═════ TEXT SHOWN

International Travel and the Constitution


This Article makes the case for the fundamental right of U.S. citizens to leave their country and return home again. Surprisingly, Americans do not enjoy such a fundamental right. Under current U.S. Supreme Court precedents, the right to travel abroad is merely an aspect of liberty that may be restricted within the bounds of due process. The controversial No Fly List is one such result. Anyone whose name appears on this government-run database (or one of several variations on it) may find his or her air travel prohibited or subject to varying levels of restriction. Although the so-called War on Terror raises new concerns about a right-to-travel case law developed during the Cold War, no one has yet made the case for stronger constitutional protection for international travel.

══════════

*CHECK YOUR UNDERSTANDING*:
1: In the passage on international travel, could you update everything from "International Travel and" down to "for international travel.", putting "Do Not Fly List" wherever "No Fly List" appears?
2: According to the passage on international travel, how do current U.S. Supreme Court precedents treat the right to travel abroad?

═════ GIVEN MATERIAL

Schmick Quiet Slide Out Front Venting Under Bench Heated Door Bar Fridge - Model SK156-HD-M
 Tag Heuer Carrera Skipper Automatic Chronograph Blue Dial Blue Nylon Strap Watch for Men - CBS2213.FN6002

══════════

*SOLUTIONS*:
1:
International Travel and the Constitution


This Article makes the case for the fundamental right of U.S. citizens to leave their country and return home again. Surprisingly, Americans do not enjoy such a fundamental right. Under current U.S. Supreme Court precedents, the right to travel abroad is merely an aspect of liberty that may be restricted within the bounds of due process. The controversial Do Not Fly List is one such result. Anyone whose name appears on this government-run database (or one of several variations on it) may find his or her air travel prohibited or subject to varying levels of restriction. Although the so-called War on Terror raises new concerns about a right-to-travel case law developed during the Cold War, no one has yet made the case for stronger constitutional protection for international travel.

2: They treat it as merely an aspect of liberty that may be restricted within the bounds of due process.